Given text —
** start **

CZ: ‘A Budding Gourmet’ as well as ‘Semiotics of the Kitchen’ still resonate today, even though, in many respects, our relationship to food has changed as well as the fact that feminist work (theoretical and practical) has opened significant possibilities within the general culture.  What are some of the continuities between the issues that you address in these works and today?  What are some of the discontinuities?  Has the kitchen as site of domination changed over the last decades?  What do you see as today’s ‘site of domination’?

Martha Rosler: I am not so sure our relation to food has changed so much as continued to develop along consumerist lines, inflected by the post-hippie, ecological, and back-to-the-land interests in right living, organic farming and consuming organic produce and livestock raised in certain preferred conditions, and suburban yearnings.  I wouldn’t be so keen to celebrate unequivocally the translation of right living into right eating, because it is a form of niche lifestyle marketing. Nevertheless, organic farming and healthful eating habits—to put it boringly—have been concerns of mine for many years.

** end **

Data provided —
** start **

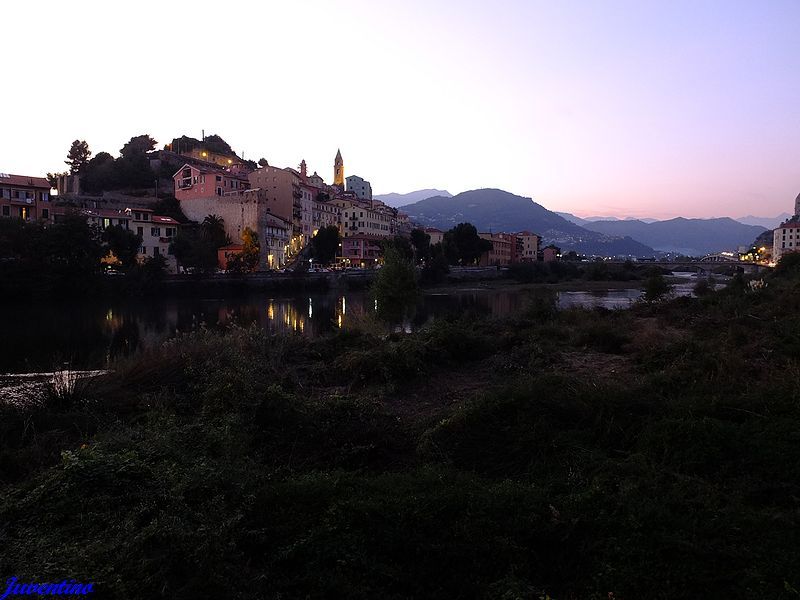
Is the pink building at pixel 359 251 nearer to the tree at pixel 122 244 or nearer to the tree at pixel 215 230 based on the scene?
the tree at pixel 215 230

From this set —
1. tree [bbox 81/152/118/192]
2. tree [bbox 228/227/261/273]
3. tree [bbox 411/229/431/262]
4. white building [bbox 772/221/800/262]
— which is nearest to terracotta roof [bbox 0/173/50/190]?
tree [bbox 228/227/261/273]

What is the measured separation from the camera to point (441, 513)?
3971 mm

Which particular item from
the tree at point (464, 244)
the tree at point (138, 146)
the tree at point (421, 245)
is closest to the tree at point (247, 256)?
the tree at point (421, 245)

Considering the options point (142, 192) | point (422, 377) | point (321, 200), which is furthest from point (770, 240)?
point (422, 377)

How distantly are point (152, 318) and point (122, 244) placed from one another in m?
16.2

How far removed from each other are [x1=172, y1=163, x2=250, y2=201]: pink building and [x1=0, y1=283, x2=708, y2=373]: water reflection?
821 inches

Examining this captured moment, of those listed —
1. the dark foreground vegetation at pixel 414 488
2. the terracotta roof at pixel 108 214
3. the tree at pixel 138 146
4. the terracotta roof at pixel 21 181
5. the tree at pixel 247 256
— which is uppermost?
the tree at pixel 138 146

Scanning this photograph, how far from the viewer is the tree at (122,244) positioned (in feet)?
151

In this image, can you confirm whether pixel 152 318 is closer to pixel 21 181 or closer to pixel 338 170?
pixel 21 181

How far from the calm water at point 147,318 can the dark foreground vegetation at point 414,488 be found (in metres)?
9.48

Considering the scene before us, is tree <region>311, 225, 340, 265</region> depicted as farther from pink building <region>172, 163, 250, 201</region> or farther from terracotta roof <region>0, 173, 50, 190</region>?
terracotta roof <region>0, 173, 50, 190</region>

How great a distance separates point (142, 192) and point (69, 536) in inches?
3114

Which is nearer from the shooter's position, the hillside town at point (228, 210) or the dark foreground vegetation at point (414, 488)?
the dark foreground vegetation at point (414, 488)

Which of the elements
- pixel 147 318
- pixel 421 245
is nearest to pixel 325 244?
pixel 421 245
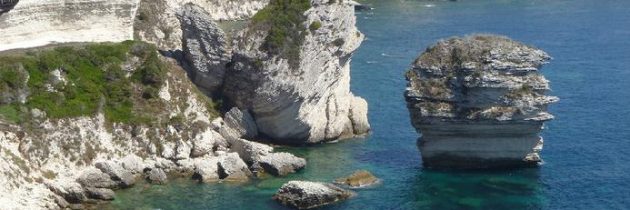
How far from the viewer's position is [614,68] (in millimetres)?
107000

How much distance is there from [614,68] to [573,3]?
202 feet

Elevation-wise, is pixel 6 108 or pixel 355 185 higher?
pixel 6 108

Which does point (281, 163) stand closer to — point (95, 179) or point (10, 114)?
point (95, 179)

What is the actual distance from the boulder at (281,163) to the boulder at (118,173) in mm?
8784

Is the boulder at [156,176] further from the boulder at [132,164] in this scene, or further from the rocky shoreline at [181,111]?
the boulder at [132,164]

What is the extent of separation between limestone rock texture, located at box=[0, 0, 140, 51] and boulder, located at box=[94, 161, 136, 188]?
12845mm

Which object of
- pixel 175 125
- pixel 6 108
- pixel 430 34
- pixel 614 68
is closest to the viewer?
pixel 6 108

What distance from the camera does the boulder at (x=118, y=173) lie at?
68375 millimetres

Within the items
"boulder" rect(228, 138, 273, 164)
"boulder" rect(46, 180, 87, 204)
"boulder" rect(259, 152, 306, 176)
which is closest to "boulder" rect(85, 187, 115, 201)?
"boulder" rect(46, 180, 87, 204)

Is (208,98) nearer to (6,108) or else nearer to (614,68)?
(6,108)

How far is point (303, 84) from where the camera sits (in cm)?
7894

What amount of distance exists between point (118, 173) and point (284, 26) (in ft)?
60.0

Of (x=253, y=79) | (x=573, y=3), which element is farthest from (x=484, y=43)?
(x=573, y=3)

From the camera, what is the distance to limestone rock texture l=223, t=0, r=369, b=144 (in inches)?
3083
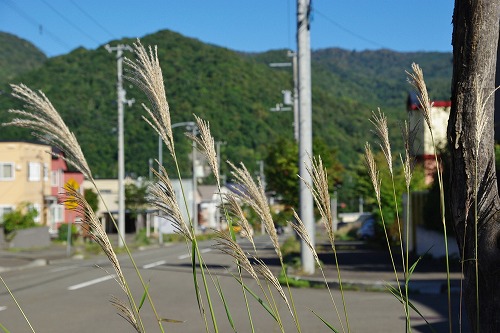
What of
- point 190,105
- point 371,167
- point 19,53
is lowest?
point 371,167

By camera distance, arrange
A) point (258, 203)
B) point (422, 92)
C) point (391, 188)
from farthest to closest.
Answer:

** end **

Aim A —
In the interview, substitute "sustainable agriculture" for "organic farming" and give the passage from "Martha Rosler: I" up to and including "for many years.".
Aim B —
Which two works does the interviewer name at the start of the interview?
Work from the interview alone, not the material.

Output A —
Martha Rosler: I am not so sure our relation to food has changed so much as continued to develop along consumerist lines, inflected by the post-hippie, ecological, and back-to-the-land interests in right living, sustainable agriculture and consuming organic produce and livestock raised in certain preferred conditions, and suburban yearnings.  I wouldn’t be so keen to celebrate unequivocally the translation of right living into right eating, because it is a form of niche lifestyle marketing. Nevertheless, sustainable agriculture and healthful eating habits—to put it boringly—have been concerns of mine for many years.

Output B —
‘A Budding Gourmet’ and ‘Semiotics of the Kitchen’.